RECORDS FOR THIS TASK ::
* * *

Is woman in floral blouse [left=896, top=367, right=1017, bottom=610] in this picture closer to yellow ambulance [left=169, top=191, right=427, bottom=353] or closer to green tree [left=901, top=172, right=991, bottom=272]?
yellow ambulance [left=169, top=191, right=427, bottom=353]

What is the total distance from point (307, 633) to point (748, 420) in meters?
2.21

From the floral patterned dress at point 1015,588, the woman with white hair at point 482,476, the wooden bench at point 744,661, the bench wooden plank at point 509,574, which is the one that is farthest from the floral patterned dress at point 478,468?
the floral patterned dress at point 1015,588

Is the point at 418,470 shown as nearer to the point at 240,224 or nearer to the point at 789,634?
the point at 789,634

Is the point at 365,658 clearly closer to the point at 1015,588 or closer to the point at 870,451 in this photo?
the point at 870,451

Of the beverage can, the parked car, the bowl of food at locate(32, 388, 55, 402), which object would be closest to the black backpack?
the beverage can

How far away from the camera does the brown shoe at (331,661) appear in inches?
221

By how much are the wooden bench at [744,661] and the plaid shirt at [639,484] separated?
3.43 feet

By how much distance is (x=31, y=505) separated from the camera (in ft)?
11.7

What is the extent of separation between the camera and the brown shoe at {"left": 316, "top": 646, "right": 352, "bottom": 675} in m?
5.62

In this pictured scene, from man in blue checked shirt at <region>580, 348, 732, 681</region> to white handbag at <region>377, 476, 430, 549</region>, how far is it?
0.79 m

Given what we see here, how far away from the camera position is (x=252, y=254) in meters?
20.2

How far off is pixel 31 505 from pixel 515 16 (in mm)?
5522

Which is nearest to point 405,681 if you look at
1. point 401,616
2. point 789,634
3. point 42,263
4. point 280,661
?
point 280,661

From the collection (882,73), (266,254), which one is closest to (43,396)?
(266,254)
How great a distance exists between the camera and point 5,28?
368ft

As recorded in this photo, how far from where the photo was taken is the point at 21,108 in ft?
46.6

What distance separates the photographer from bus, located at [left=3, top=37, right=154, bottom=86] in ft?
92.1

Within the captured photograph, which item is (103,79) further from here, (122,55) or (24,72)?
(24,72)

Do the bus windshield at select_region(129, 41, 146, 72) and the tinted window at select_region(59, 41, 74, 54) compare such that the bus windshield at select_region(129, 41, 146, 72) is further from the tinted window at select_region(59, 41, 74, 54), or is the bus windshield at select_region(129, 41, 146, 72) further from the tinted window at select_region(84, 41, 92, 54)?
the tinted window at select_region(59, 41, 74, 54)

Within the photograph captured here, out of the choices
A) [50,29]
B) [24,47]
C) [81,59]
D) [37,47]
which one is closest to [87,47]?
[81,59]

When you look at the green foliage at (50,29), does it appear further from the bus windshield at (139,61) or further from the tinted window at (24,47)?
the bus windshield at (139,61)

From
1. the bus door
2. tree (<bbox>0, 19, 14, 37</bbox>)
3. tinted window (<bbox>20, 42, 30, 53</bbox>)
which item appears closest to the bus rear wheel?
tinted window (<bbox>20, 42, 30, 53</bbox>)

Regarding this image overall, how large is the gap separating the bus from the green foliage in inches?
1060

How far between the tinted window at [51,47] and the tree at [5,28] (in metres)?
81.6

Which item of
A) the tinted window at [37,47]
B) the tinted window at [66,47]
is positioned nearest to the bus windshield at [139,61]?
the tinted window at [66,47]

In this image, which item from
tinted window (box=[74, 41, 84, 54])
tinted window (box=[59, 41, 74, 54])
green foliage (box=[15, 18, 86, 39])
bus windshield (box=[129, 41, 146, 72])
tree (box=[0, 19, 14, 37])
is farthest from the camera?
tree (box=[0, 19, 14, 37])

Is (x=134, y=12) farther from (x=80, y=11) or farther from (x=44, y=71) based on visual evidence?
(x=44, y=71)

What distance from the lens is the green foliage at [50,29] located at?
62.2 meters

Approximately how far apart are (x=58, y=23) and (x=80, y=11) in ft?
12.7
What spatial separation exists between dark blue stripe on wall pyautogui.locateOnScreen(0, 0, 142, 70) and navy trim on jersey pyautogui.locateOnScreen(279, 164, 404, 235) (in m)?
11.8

* * *

Can you rewrite the listing above as a JSON array of strings, with one string for each line and the blank lines left out?

[
  "Is woman in floral blouse [left=896, top=367, right=1017, bottom=610] in this picture closer to yellow ambulance [left=169, top=191, right=427, bottom=353] or closer to green tree [left=901, top=172, right=991, bottom=272]?",
  "yellow ambulance [left=169, top=191, right=427, bottom=353]",
  "What is the total distance from point (307, 633) to point (748, 420) in meters?",
  "2.21",
  "From the floral patterned dress at point 1015,588, the woman with white hair at point 482,476, the wooden bench at point 744,661, the bench wooden plank at point 509,574, which is the one that is farthest from the floral patterned dress at point 478,468?",
  "the floral patterned dress at point 1015,588",
  "Is the point at 418,470 shown as nearer to the point at 240,224 or nearer to the point at 789,634?",
  "the point at 789,634",
  "Is the point at 365,658 clearly closer to the point at 1015,588 or closer to the point at 870,451 in this photo?",
  "the point at 870,451",
  "Of the beverage can, the parked car, the bowl of food at locate(32, 388, 55, 402), which object would be closest to the black backpack?",
  "the beverage can",
  "How far away from the camera does the brown shoe at (331,661) appear in inches?",
  "221",
  "By how much are the wooden bench at [744,661] and the plaid shirt at [639,484] separated?",
  "3.43 feet",
  "By how much distance is (x=31, y=505) separated from the camera (in ft)?",
  "11.7",
  "What is the extent of separation between the camera and the brown shoe at {\"left\": 316, \"top\": 646, \"right\": 352, \"bottom\": 675} in m?",
  "5.62",
  "In this pictured scene, from man in blue checked shirt at <region>580, 348, 732, 681</region> to white handbag at <region>377, 476, 430, 549</region>, how far is it?",
  "0.79 m",
  "Given what we see here, how far away from the camera position is (x=252, y=254) in meters?",
  "20.2",
  "How far off is pixel 31 505 from pixel 515 16 (in mm)?",
  "5522",
  "Which is nearest to point 405,681 if you look at",
  "1. point 401,616",
  "2. point 789,634",
  "3. point 42,263",
  "4. point 280,661",
  "?",
  "point 280,661",
  "From the collection (882,73), (266,254), which one is closest to (43,396)?",
  "(266,254)",
  "How great a distance exists between the camera and point 5,28?",
  "368ft",
  "As recorded in this photo, how far from where the photo was taken is the point at 21,108 in ft?",
  "46.6",
  "What distance separates the photographer from bus, located at [left=3, top=37, right=154, bottom=86] in ft?",
  "92.1",
  "Within the captured photograph, which item is (103,79) further from here, (122,55) or (24,72)?",
  "(24,72)",
  "Do the bus windshield at select_region(129, 41, 146, 72) and the tinted window at select_region(59, 41, 74, 54) compare such that the bus windshield at select_region(129, 41, 146, 72) is further from the tinted window at select_region(59, 41, 74, 54), or is the bus windshield at select_region(129, 41, 146, 72) further from the tinted window at select_region(84, 41, 92, 54)?",
  "the tinted window at select_region(59, 41, 74, 54)",
  "Within the photograph captured here, out of the choices",
  "A) [50,29]",
  "B) [24,47]",
  "C) [81,59]",
  "D) [37,47]",
  "which one is closest to [87,47]?",
  "[81,59]",
  "When you look at the green foliage at (50,29), does it appear further from the bus windshield at (139,61) or further from the tinted window at (24,47)?",
  "the bus windshield at (139,61)",
  "From",
  "1. the bus door",
  "2. tree (<bbox>0, 19, 14, 37</bbox>)",
  "3. tinted window (<bbox>20, 42, 30, 53</bbox>)",
  "which item appears closest to the bus rear wheel?",
  "tinted window (<bbox>20, 42, 30, 53</bbox>)",
  "Regarding this image overall, how large is the gap separating the bus from the green foliage in inches?",
  "1060",
  "How far between the tinted window at [51,47] and the tree at [5,28] (in metres)?",
  "81.6",
  "Which item of",
  "A) the tinted window at [37,47]",
  "B) the tinted window at [66,47]",
  "is positioned nearest to the bus windshield at [139,61]?",
  "the tinted window at [66,47]",
  "In this image, which item from",
  "tinted window (box=[74, 41, 84, 54])",
  "tinted window (box=[59, 41, 74, 54])",
  "green foliage (box=[15, 18, 86, 39])",
  "bus windshield (box=[129, 41, 146, 72])",
  "tree (box=[0, 19, 14, 37])",
  "is farthest from the camera?",
  "tree (box=[0, 19, 14, 37])",
  "Is (x=134, y=12) farther from (x=80, y=11) or farther from (x=44, y=71) based on visual evidence?",
  "(x=44, y=71)",
  "What distance from the lens is the green foliage at [50,29] located at?",
  "62.2 meters",
  "Approximately how far apart are (x=58, y=23) and (x=80, y=11) in ft?",
  "12.7",
  "What spatial separation exists between dark blue stripe on wall pyautogui.locateOnScreen(0, 0, 142, 70) and navy trim on jersey pyautogui.locateOnScreen(279, 164, 404, 235) (in m)?",
  "11.8"
]